The BBC article points out the method used to test and eliminate the virus had to be administered locally, which meant operation in uncontrolled environmental conditions and by non-professionals.

The test, which was developed with the support of the UK’s Department for International Development, was designed to be used by local people in the field and to give reliable results within minutes. It proved highly effective and the technology has been rolled out across Africa. This was particularly important in the later stages of the programme when pockets of the virus remained in war-torn areas of southern Sudan and Somalia. Dr Mike Baron of the IAH told BBC News that it had been too dangerous for outsiders to enter those areas. Experts, he said, would train locals – so called ‘barefoot vets’ – to recognise the disease and administer vaccines. They would work with nomadic tribesmen in the regions and vaccinate herds “on the move”.

This is hugely important to understand for the security community because it highlights how distributed and centralized systems of information can interoperate; two systems of thinking, if you will, one deliberative and controlled (follow the steps handed to you) while the other is exploratory and creative (design the steps for others to follow).

The cost of infection was extremely high as 70% of cattle infected would die. This surely gave the incentive for tests and vaccines to be taken seriously. It also probably is what enabled the broad collaboration across systems despite national, religious and ethic diversity.

…to begin with [in the 1960s] there was little to no co-ordination. Individual countries and groups of countries would attempt to vaccinate cattle, suppressing the disease for a while. But it would then re-appear.
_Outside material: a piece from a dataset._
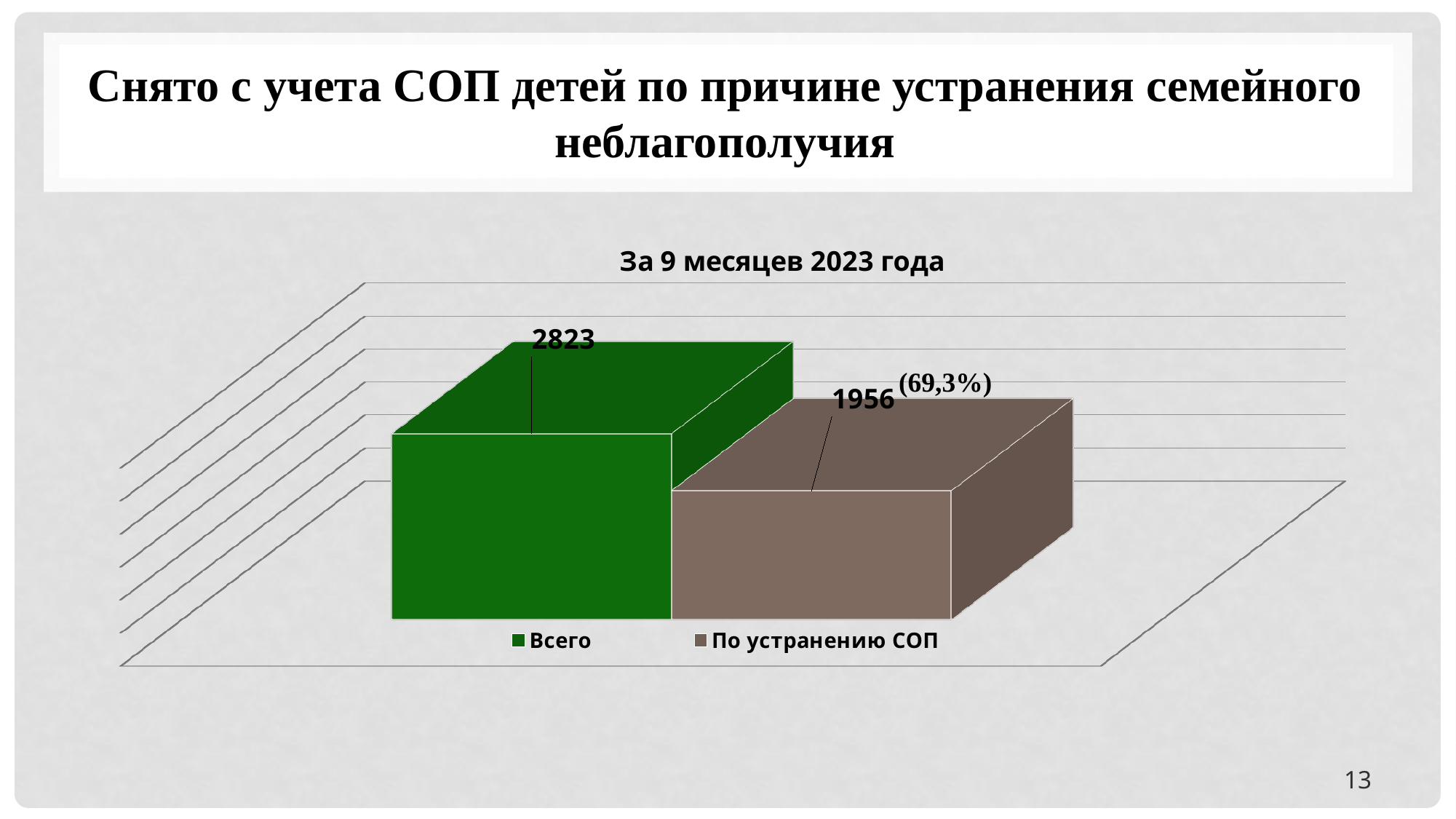
What is the difference between the values for Всего and По устранению СОП? 867 How many series does the legend list? 2 What is the value for Всего? 2823 What is the title of the chart? За 9 месяцев 2023 года What kind of chart is shown on the slide? bar chart What is the value for По устранению СОП? 1956 Which series has the lowest value? По устранению СОП What percentage is shown next to the value for По устранению СОП? 69,3% Which is larger, the value for Всего or the value for По устранению СОП? Всего What colour is the bar for Всего? green Which series has the highest value? Всего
Progress was only made [in the 1990s] once large unified projects were established to tackle the disease.

A dedicated global campaign, combined with local administration, was necessary for eradication.
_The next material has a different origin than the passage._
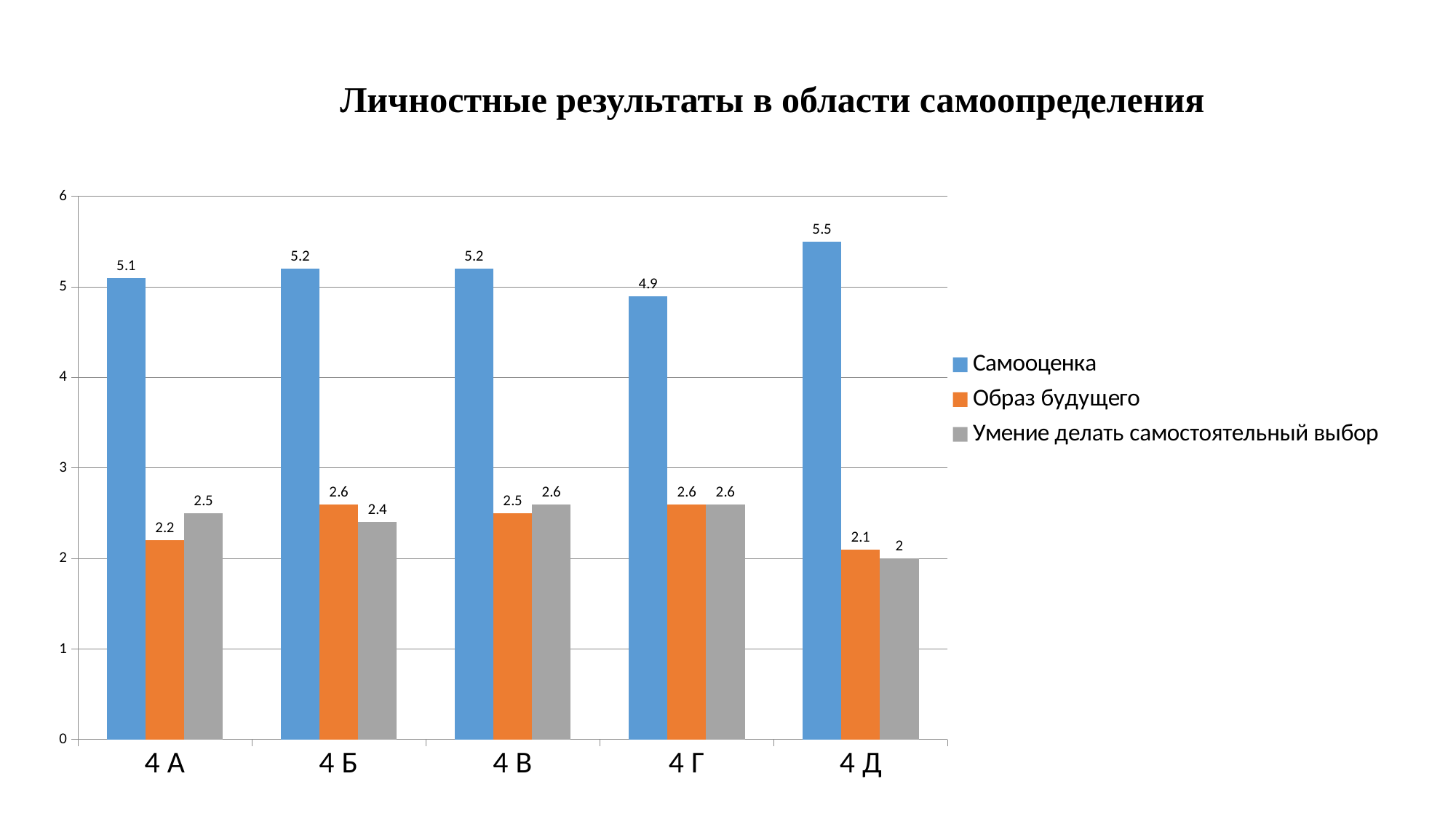
What is the value of Самооценка for 4 Д? 5.5 How many series does the legend list? 3 Which is larger for 4 А: Образ будущего or Умение делать самостоятельный выбор? Умение делать самостоятельный выбор Which class has the lowest Умение делать самостоятельный выбор value? 4 Д What is the value of Образ будущего for 4 А? 2.2 What kind of chart is shown on the slide? Bar chart What is the title of the chart? Личностные результаты в области самоопределения Which class has the highest Самооценка value? 4 Д Which class has the lowest Самооценка value? 4 Г How many classes are shown on the x axis? 5 What is the difference between the Самооценка values for 4 Д and 4 Г? 0.6 What is the value of Умение делать самостоятельный выбор for 4 Б? 2.4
Conflict in Ethiopia and Somalia in the 1980s was the main obstacle to the vaccination campaigns but there were other problems too. UC Davis has an excellent write-up about issues of trust, competition and complex economics that were overcome by an Ethiopian scientist in America armed only with an elegantly simple and stable test and vaccine.

The new vaccine proved amazingly powerful in protecting cattle, even when they were injected with 1,000 times a fatal dose of rinderpest. And it met all of Yilma’s criteria for simplicity and heat stability. Requiring no syringes or needles, the vaccine could easily be scratched onto the neck or abdomen of the animal, producing sufficient immune response to ward off the rinderpest virus. Later, the herder could just peel the scab from an animal’s immunization site, grind it up in a saline solution and, from a single calf, have 250,000 additional doses for future vaccinations.
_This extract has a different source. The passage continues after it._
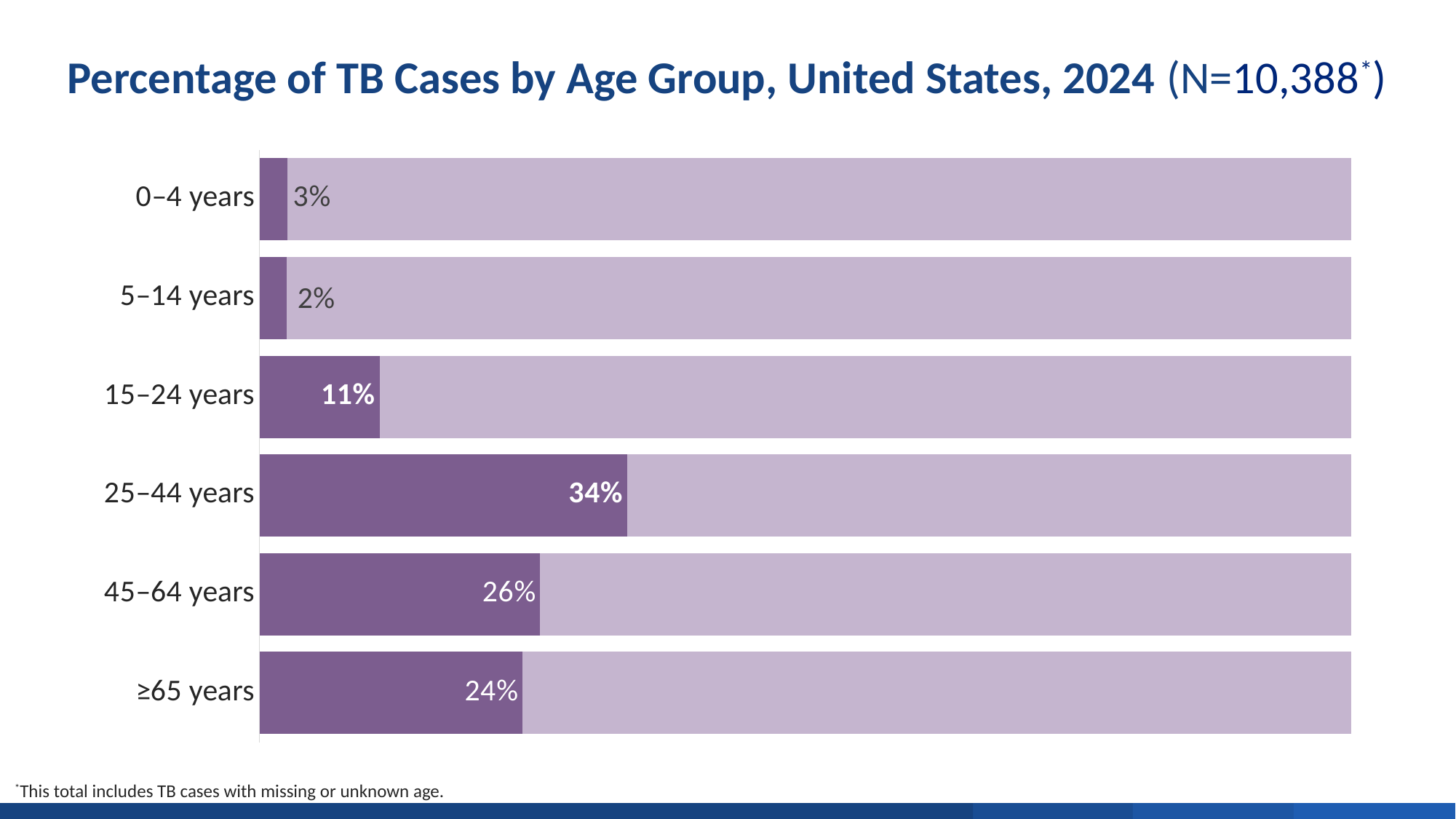
What percentage of TB cases were in the 15–24 years age group? 11% What percentage of TB cases were in the 25–44 years age group? 34% Which age group has the lowest percentage of TB cases? 5–14 years What kind of chart is shown on the slide? Bar chart Which age group has a larger percentage of TB cases, 15–24 years or ≥65 years? ≥65 years Which age group has the highest percentage of TB cases? 25–44 years What is the difference in percentage points between the 25–44 years and 45–64 years age groups? 8 What is the difference in percentage points between the 45–64 years and ≥65 years age groups? 2 What percentage of TB cases were in the 0–4 years age group? 3% What percentage of TB cases were in the ≥65 years age group? 24% How many age groups are shown in the chart? 6 What is the total number of TB cases (N) given in the chart title? 10,388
What happens next? Here is an interesting side-note in the NYT:

Still to be decided is how much virus to keep frozen in various countries’ laboratories, along with tissue from infected animals and stocks of vaccine, which is made from live virus. Virologists like to have samples handy for research, but public health experts, fearing laboratory accidents or acts of terrorism, usually press to destroy as much as possible. The smallpox virus is officially supposed to exist only in two lab freezers, one in Atlanta and one in Moscow.

This brings me back to the Italian invasion of Ethiopia. Rinderpest has been associated with wars and invasions; arguably introduced as a form of biological warfare. The first Italian invasion of 1888 destroyed the capital and foundation of social relations in the Horn of Africa by killing 90% of livestock. Rinderpest also was followed by smallpox but the complete collapse of food sources intensified local disputes and withered resistance. Anyone who wonders if Italy could have had this role only needs to look to the second Italian invasion in 1935, which involved heavy use of mustard gas, tear gas and other agents as well as bombing of field hospitals.

Was Rinderpest unintentionally carried or sent as a strategic weapon? Rinderpest is still listed as “biological warfare” agent so keeping it in Atlanta or Moscow seems like an incredibly high risk practice.